The findings call into question quality-control standards for the so-called Veterans Choice program that allows veterans to seek care in the private sector and which last week was approved by the House of Representatives for an extension of funding. The Senate has yet to vote on the funding.
The VA watchdog found that in 2016 some 14,000 patients filled opioid prescriptions at VA pharmacies after getting medication prescribed outside the VA system, or by both VA and private doctors, indicating that these patients are at risk for overprescription and a lack of oversight by their VA primary care providers.
In Tuesday’s report, inspectors highlighted a patient who sought opioid prescriptions from a VA-approved private care doctor. When asked about the matter by VA doctors the patient stopped coming to the VA for treatment, though was still authorized to use VA funds for private-sector care.
In March, President Donald Trump signed an executive order launching a commission on combating drug addiction and the opioid crisis. The commission released an interim report Monday advocating that the VA, among other hospital systems, better use an existing central database for tracking such prescriptions.
The VA launched its Opioid Safety Initiative in 2014 after it became clear the department’s prescribing practices helped contribute to overprescription. The initiative has had success, according to the VA’s Inspector General, especially when primary care physicians in the department can track prescriptions in the centralized VA pharmaceutical database.
The VA agreed with the findings of the watchdog in their official response to the report. The VA didn’t respond to a request for further comment on the matter.
In 2016, some 870,000 veterans were prescribed opiates, with about 14,000 of those getting their prescriptions outside the VA system in some way.
The number of veterans who get care outside the VA system continues to increase, with some one-third of the department’s appointments sent to the private sector and that number expected to grow, according to VA Secretary David Shulkin. A $2 billion boost for the program is likely to be passed by Congress and signed by President Donald Trump midmonth.
This was reported by the WSJ, a generally center-right part of the business press that’s one of the most ardent supporters of “free trade” in the world. I don’t read the WSJ that often, but it would surprise me to find it calling for more free markets in prescription drugs and more free trade in doctors. In the case of doctors, people are forbidden from practicing medicine in the United States unless they’ve completed a U.S. residency program. This is a form of protectionism that costs the U.S. between $80 billion to $100 billion a year in increased healthcare costs, since U.S. doctors are payed roughly twice what the doctors of other wealthy countries are payed.
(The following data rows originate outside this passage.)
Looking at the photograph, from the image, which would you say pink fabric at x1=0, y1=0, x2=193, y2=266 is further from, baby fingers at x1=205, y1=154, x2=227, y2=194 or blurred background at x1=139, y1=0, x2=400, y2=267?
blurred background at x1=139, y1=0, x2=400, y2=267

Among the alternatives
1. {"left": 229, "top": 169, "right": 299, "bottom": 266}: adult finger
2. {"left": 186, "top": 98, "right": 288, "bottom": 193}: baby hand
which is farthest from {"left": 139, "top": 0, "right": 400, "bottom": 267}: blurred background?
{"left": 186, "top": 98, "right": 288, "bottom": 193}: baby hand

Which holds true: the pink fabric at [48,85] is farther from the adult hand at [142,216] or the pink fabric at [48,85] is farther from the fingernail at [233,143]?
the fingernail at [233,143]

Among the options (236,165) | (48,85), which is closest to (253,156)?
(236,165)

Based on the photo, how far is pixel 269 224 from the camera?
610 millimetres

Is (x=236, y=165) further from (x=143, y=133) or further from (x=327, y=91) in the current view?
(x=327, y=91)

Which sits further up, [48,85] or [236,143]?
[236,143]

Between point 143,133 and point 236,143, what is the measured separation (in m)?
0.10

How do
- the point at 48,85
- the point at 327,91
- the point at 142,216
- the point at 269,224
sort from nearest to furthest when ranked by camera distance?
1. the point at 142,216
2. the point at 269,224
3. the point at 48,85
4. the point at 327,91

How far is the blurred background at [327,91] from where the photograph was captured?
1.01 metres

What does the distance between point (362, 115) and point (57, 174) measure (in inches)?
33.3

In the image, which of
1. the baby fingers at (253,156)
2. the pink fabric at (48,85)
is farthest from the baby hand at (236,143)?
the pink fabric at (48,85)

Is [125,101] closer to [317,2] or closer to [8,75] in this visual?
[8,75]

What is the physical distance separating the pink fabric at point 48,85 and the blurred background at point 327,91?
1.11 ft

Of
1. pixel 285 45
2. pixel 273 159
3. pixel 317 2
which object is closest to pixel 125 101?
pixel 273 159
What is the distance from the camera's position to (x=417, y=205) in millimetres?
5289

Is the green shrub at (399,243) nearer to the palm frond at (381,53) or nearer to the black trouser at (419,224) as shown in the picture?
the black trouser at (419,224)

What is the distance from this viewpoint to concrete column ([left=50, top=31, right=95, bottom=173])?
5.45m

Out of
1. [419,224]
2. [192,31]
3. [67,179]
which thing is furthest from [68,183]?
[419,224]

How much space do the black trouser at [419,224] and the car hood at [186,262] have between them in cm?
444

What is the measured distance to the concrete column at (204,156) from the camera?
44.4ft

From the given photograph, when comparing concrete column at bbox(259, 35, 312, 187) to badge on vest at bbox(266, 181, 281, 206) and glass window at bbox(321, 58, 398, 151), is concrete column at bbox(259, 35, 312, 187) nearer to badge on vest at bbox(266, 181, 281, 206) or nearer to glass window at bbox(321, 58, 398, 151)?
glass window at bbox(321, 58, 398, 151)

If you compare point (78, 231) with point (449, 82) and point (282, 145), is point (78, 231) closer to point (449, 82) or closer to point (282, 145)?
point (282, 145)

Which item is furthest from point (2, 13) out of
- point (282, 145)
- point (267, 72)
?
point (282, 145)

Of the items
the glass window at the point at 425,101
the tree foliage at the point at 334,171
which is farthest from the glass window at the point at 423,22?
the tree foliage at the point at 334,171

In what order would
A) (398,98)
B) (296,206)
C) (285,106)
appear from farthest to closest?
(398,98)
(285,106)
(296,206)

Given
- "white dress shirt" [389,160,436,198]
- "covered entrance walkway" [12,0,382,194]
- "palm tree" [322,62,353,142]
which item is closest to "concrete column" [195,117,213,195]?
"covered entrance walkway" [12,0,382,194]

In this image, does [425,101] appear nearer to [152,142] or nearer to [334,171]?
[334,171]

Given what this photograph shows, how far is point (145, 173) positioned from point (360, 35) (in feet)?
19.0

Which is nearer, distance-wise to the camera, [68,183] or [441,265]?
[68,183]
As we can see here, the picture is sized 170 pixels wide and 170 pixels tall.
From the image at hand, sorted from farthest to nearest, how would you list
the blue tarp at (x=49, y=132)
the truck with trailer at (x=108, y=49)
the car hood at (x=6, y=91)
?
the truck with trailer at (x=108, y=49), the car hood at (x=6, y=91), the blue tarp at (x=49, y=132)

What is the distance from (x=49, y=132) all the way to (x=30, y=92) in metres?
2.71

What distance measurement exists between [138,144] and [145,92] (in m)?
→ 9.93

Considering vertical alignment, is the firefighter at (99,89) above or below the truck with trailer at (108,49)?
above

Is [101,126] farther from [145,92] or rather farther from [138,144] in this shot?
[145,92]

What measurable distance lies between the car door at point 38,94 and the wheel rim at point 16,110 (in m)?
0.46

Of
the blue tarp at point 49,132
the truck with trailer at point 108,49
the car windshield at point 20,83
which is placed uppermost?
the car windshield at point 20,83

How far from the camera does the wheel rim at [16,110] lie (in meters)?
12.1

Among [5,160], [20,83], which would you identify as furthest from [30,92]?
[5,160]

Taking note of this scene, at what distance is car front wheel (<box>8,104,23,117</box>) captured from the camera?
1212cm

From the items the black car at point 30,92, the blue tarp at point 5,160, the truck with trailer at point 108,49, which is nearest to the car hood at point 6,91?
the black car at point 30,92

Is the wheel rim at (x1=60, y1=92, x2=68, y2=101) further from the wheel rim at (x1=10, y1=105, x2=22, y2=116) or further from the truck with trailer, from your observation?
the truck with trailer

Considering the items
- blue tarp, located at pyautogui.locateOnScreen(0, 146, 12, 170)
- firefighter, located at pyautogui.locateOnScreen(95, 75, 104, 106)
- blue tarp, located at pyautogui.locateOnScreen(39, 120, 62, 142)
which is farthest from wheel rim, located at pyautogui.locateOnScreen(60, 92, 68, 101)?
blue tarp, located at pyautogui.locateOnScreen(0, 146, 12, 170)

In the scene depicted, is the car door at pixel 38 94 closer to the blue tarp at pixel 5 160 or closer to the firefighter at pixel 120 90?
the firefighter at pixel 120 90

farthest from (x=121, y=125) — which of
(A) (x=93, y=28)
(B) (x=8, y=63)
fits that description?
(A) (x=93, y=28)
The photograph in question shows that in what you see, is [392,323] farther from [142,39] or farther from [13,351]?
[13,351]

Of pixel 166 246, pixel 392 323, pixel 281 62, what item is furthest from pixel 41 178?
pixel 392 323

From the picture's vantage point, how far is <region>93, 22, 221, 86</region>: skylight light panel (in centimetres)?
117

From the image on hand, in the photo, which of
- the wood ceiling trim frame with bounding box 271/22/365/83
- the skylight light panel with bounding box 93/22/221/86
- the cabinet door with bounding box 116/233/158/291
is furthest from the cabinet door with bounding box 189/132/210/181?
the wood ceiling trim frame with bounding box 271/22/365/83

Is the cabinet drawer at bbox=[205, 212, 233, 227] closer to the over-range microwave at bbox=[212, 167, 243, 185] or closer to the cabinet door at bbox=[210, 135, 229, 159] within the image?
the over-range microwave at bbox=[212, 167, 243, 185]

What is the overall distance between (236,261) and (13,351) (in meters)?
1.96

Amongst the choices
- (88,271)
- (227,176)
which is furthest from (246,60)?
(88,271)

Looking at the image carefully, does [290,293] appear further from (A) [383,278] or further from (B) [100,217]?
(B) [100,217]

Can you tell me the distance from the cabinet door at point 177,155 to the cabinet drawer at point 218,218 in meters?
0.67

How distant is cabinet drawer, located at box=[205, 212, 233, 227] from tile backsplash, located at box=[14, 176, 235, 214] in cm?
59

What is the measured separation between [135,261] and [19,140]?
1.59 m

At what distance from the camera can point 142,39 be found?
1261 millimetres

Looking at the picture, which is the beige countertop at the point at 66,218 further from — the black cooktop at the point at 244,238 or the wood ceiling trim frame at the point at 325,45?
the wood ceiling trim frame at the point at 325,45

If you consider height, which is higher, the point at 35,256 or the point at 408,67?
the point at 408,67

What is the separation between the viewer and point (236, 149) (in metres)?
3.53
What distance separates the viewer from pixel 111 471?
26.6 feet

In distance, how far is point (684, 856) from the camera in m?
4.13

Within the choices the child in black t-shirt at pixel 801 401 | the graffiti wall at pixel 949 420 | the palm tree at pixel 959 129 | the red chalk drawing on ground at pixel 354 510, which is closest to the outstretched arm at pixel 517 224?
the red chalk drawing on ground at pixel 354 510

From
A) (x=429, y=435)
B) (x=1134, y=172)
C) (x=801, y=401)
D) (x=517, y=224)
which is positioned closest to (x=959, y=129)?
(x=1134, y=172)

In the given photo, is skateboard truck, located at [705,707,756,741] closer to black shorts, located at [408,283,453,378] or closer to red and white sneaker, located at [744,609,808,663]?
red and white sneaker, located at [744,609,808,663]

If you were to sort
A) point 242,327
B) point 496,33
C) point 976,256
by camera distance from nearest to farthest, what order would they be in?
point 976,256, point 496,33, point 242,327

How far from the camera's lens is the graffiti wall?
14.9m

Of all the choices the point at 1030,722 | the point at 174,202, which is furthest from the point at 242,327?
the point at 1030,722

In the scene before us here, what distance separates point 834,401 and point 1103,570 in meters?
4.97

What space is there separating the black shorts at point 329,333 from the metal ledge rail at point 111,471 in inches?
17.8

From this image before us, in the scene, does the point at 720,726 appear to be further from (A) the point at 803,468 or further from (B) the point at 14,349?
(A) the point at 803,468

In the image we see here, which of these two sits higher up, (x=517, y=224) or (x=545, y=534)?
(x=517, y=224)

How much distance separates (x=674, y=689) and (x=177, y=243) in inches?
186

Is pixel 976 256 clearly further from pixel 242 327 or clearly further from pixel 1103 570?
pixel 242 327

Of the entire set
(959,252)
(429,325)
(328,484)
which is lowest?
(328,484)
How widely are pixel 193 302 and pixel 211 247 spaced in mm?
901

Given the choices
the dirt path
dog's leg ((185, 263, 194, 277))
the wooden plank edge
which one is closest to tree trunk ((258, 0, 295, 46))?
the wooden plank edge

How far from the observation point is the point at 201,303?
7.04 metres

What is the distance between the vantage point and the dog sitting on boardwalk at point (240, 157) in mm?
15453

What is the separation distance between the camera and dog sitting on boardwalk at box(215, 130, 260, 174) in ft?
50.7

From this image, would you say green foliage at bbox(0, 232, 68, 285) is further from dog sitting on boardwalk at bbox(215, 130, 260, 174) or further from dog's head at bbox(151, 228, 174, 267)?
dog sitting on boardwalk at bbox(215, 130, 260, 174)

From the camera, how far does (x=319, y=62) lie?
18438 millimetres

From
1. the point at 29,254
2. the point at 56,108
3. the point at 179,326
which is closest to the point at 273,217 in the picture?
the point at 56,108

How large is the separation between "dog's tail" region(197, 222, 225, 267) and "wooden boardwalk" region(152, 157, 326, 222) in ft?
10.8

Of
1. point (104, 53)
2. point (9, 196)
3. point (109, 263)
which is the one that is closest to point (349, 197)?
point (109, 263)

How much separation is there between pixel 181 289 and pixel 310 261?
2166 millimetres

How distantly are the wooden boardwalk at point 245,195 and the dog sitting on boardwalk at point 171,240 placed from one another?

The protectionist measures for U.S. doctors results in less competition there, which then results in higher doctor pay.
Is there really anyone who can honestly say doctors from an advanced country such as Germany or Canada are unqualified because they haven’t completed a U.S. residency program?
There are limits on the number of people accepted to U.S. medical schools, and there are also limits on the number of foreign medical school graduates that are accepted into U.S. medical residency programs. It’s illegal for dentists to practice their field in the U.S. unless they’ve either graduated from an accredited American or Canadian dental school. There are also a variety of state laws limiting what would otherwise be more efficient U.S. healthcare.
An amount of $80 to $100 billion for this single limitation adds up to about a trillion dollars a decade, which is approaching a third of what the U.S. pays every year for healthcare, at $3.2 trillion. It’s another significant reform that could still be implemented.